Escotomizar es, básicamente, no ver algo que está ahí. Es como si nuestra mente tuviera puntos ciegos. Hay cosas que están frente a nuestros ojos, pero no las vemos. No porque no queramos, sino porque simplemente nuestra cabeza no las registra.
Y ahí me puse a pensar: ¿cuántas veces pasa esto en nuestra vida? ¿Cuántas veces dejamos de ver oportunidades, caminos, posibilidades, solo porque nunca las vivimos antes?

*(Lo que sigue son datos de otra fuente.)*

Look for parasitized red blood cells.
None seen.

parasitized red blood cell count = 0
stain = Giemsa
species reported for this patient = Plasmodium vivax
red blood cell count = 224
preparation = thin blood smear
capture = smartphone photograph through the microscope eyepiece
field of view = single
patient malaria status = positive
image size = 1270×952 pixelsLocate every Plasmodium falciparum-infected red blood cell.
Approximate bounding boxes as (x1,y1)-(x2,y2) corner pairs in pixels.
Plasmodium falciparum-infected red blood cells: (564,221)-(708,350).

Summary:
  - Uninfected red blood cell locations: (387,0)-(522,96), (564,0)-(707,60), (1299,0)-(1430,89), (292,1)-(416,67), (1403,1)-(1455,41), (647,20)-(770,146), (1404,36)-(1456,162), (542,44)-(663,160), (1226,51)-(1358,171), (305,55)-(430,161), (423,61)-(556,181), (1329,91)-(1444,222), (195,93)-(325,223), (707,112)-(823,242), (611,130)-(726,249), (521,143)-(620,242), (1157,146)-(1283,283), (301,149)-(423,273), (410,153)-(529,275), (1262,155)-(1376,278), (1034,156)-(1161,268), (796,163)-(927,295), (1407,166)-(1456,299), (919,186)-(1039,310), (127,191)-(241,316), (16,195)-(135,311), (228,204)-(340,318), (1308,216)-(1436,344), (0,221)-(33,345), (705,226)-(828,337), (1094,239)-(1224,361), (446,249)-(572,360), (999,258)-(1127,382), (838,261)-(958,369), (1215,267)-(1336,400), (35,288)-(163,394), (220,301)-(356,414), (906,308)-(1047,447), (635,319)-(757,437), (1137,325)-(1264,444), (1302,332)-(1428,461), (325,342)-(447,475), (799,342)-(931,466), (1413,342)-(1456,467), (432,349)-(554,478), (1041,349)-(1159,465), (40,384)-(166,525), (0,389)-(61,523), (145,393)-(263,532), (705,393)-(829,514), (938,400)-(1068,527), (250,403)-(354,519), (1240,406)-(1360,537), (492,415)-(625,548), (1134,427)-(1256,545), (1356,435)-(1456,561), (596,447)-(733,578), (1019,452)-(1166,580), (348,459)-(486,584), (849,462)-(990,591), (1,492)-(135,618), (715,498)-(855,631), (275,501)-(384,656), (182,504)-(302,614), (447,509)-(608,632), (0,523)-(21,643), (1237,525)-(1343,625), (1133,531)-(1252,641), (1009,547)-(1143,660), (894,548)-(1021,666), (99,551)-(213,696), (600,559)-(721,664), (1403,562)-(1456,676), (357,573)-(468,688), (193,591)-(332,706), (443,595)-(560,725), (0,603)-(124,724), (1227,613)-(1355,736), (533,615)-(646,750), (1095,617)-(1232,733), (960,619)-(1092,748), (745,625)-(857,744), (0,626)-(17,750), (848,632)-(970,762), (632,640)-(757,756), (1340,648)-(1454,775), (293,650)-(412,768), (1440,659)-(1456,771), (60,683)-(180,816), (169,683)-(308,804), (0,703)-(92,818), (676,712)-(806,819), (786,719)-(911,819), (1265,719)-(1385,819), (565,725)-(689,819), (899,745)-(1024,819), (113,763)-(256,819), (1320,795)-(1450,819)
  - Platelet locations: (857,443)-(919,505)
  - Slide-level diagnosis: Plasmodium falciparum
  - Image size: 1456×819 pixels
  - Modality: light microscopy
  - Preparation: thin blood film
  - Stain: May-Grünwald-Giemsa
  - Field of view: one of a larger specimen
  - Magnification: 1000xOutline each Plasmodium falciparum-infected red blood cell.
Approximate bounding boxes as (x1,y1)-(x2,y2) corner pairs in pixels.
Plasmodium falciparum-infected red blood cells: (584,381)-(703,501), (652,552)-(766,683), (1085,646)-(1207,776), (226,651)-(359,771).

Pero lo más interesante fue pensar en la otra cara de esa moneda: cuando sí vemos algo, cuando lo vivimos, cuando lo sentimos en carne propia, ya no podemos hacer de cuenta que no existe. Ya está en nuestra experiencia. Y una vez que algo entra a nuestra mente con fuerza, ya no se olvida.
Te doy un ejemplo simple: si te pido que vayas a buscar el salero, vos ya sabés dónde está. Porque lo viste mil veces. Tu mente ya tiene esa información registrada. No hay que pensar, simplemente vas y lo agarrás.
Lo mismo pasa con experiencias que nos marcan. Entrar a un hotel cinco estrellas, sentarte en un buen auto, comer en un restaurante con mantel blanco, caminar por un barrio elegante… aunque sea por un rato. Aunque no sea “tuyo”. Eso queda.
Tu mente dice: “¡Ah, esto existe!”. Y ese recuerdo ya no se borra. Aunque vivas otra realidad, ya viste que se puede. Y eso te cambia.
Ahora bien, ¿por qué a veces no nos animamos a vivir esas cosas? ¿Por qué sentimos que no son para nosotros?
Ahí aparece otro concepto clave: las creencias.
Las creencias son como los lentes con los que miramos la vida. Son ideas que tenemos sobre cómo somos, cómo es el mundo y qué es posible o no para nosotros. Y lo loco es que muchas de esas creencias ni siquiera las elegimos. Nos las pasaron: la familia, la escuela, el barrio, la sociedad.
“Eso no es para vos”, “eso es para ricos”, “eso es solo para los que nacen con suerte”… ¿Te suena?
Pero esas creencias se pueden cambiar. Se pueden transformar. Solo hay que trabajarlas. Y una forma de empezar es exponiéndonos a nuevas experiencias. Porque cuando vivís algo que va en contra de esa vieja creencia, tu mente empieza a decir ‘che, pará, capaz esto sí es posible’.
Por ejemplo:
• Si creciste creyendo que nunca ibas a salir del país, y un día te animás a hacer un viaje, esa creencia se rompe.
• Si siempre pensaste que un negocio propio no era para vos, y un día lo intentás y te va bien, esa creencia cambia.
• Si te dijeron que “vos no sos bueno para hablar en público” y un día te subís a un escenario y hablás, esa voz interna empieza a callarse.
Por eso es tan importante vivir cosas nuevas, buenas, inspiradoras. Porque no solo nos llenan el alma: nos reprograman el cerebro. Nos ayudan a salir del modo escotoma —esa ceguera que no nos deja ver— y a abrir la cabeza a un futuro diferente.
Las creencias no son verdades. Son solo ideas que se repiten hasta que las creemos. Pero si cambiamos lo que vemos, lo que vivimos, lo que nos permitimos sentir, las creencias también cambian.
Y con eso cambia todo.
Así que, León —y vos que estás leyendo—: animate a ver más. Animate a vivir más. No esperes a “merecerlo”. Tocá, probá, sentí, soñá. Porque lo que se ve… ya no se olvida.
Y eso que vivís, aunque sea por un momento, puede ser la chispa que transforme tu forma de pensar para siempre.